Making a Theater Showtime Listings Website

Jacob Allred
#web-dev

I recently made a Flash arcade site that has been quite a bit more successful than I expected. I also made a word unscrambler site that has been doing pretty well. So I thought, if I can make these sites and earn money off of them even when the market is already flooded with similar sites, then why not make a movie showtime listings website?

The first step was to find some data. I was planning on using Ignyte Software’s free movie API, but that recently stopped working. Bummer.

I decided maybe I’d use isnoop.net’s movie RSS feed, but they got shut down by Google.

After reading online, I discovered that the big companies that collect theater data can’t copyright their data (because it is a collection of facts) and so it is legal to screen scrape and display the data elsewhere, but I hate screen scraping other sites (because I hate it when people screen scrape me) and it doesn’t matter whether it is legal or not, Google can still sue me into oblivion for doing it.

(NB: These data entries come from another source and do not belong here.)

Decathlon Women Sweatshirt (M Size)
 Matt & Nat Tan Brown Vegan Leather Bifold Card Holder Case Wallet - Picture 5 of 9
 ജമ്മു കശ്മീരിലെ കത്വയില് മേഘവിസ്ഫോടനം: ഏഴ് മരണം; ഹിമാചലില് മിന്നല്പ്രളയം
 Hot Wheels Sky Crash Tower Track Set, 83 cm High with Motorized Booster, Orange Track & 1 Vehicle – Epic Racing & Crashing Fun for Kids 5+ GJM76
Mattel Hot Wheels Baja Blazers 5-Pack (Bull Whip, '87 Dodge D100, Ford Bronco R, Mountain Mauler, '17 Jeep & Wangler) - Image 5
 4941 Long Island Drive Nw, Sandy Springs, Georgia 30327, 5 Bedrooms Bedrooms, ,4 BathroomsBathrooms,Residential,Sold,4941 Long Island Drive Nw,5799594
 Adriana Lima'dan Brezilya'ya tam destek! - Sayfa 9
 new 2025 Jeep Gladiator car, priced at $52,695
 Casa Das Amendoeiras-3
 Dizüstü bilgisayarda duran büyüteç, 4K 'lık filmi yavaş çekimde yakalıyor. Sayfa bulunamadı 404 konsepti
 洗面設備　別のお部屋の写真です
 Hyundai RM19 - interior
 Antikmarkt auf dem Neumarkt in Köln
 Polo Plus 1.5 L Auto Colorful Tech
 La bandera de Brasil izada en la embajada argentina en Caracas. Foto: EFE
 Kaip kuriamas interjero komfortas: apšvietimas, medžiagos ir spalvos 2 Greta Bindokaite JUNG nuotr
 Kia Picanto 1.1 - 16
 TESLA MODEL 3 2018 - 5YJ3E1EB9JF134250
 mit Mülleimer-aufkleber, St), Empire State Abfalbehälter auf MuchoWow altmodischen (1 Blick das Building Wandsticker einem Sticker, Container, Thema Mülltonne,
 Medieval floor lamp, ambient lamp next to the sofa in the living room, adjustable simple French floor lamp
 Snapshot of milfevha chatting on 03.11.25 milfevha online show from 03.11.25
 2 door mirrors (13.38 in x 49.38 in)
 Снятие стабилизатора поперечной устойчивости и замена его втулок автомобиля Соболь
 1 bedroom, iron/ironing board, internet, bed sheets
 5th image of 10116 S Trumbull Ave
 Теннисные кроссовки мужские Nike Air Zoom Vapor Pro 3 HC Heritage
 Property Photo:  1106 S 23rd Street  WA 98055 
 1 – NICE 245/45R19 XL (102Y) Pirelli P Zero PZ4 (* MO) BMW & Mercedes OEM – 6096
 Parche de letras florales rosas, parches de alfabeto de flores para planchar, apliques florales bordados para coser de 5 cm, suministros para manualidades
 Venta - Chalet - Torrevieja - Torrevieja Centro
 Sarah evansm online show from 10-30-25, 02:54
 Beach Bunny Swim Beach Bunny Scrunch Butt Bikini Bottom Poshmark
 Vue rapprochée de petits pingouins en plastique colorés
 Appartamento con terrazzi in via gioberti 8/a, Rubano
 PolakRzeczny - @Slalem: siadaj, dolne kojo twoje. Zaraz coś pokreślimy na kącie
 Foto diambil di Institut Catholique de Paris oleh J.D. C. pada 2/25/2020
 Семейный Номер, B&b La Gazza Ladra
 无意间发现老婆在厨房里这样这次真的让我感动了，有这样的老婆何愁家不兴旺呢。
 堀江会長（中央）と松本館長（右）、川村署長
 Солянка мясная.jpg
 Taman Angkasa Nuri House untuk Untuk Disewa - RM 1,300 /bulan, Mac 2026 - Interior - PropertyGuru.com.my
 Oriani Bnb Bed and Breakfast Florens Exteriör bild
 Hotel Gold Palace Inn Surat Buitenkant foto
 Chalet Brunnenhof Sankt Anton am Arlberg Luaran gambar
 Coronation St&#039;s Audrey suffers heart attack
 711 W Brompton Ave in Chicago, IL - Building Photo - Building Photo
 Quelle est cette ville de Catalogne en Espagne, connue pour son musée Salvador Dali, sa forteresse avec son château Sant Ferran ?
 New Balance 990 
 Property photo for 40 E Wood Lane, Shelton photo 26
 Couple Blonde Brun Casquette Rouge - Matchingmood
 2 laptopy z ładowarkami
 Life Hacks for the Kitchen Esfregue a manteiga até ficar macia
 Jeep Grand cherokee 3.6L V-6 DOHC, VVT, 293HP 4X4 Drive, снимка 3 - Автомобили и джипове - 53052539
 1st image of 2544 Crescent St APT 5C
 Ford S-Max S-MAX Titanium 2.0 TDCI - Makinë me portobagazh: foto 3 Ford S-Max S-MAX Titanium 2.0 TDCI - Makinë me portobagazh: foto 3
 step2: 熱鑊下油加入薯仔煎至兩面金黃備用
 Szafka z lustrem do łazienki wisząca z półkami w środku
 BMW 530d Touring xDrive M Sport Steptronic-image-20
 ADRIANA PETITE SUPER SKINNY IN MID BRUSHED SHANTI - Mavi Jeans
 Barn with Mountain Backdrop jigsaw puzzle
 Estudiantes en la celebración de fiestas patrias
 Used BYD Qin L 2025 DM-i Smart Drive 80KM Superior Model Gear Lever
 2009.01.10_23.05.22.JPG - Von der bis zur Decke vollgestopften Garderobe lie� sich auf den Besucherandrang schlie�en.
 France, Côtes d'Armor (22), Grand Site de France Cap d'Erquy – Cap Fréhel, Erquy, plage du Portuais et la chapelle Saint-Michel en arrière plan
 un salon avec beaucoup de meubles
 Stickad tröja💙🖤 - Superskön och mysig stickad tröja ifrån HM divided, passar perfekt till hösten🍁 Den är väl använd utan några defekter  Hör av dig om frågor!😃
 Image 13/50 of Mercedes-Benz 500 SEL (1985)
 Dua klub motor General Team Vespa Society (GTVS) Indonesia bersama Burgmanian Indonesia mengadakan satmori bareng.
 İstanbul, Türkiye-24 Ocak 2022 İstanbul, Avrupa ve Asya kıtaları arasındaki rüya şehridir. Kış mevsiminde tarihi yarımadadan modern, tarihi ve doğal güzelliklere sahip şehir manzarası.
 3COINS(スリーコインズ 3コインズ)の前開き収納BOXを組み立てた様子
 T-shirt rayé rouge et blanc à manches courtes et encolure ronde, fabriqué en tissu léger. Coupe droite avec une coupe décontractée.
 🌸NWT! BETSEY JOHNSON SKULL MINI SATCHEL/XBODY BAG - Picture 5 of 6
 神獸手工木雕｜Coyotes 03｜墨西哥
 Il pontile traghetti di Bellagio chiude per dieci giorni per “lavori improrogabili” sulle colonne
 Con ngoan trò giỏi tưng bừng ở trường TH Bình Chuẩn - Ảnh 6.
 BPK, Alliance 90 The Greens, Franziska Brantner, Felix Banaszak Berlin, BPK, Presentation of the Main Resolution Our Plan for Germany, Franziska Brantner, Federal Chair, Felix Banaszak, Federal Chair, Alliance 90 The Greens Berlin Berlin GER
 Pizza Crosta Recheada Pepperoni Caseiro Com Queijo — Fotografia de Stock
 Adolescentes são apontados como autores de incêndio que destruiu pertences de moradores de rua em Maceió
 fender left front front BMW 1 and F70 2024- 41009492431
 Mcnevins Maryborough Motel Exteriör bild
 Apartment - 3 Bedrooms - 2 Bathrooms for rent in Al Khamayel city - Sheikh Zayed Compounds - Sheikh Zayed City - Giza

So my last option was to purchase the data. This took a lot of work to figure out who even sells the data. After some digging, I found that there are 2 companies in the US that sell theater showtime listings: West World Media and Tribune Company.

Both offer a data feed that you can download that includes all the showtime listings for the US. Both want $1500/month for this privilege. That is the minimum, the pricing scales based on usage.

Both offer an API you can call to get listings just for a specific zip code. While this is cheaper (around $500/month if I remember correctly), you also have to pay for each query and you can only search by zip code.

So the end result? No theater showtime listings website. Wayyy too much money. If you happen to be rich and can drop $1500/month for such a thing, I’d recommend West World Media. You get way more for your money (including movie reviews), and they just seemed to have their act together better than Tribune.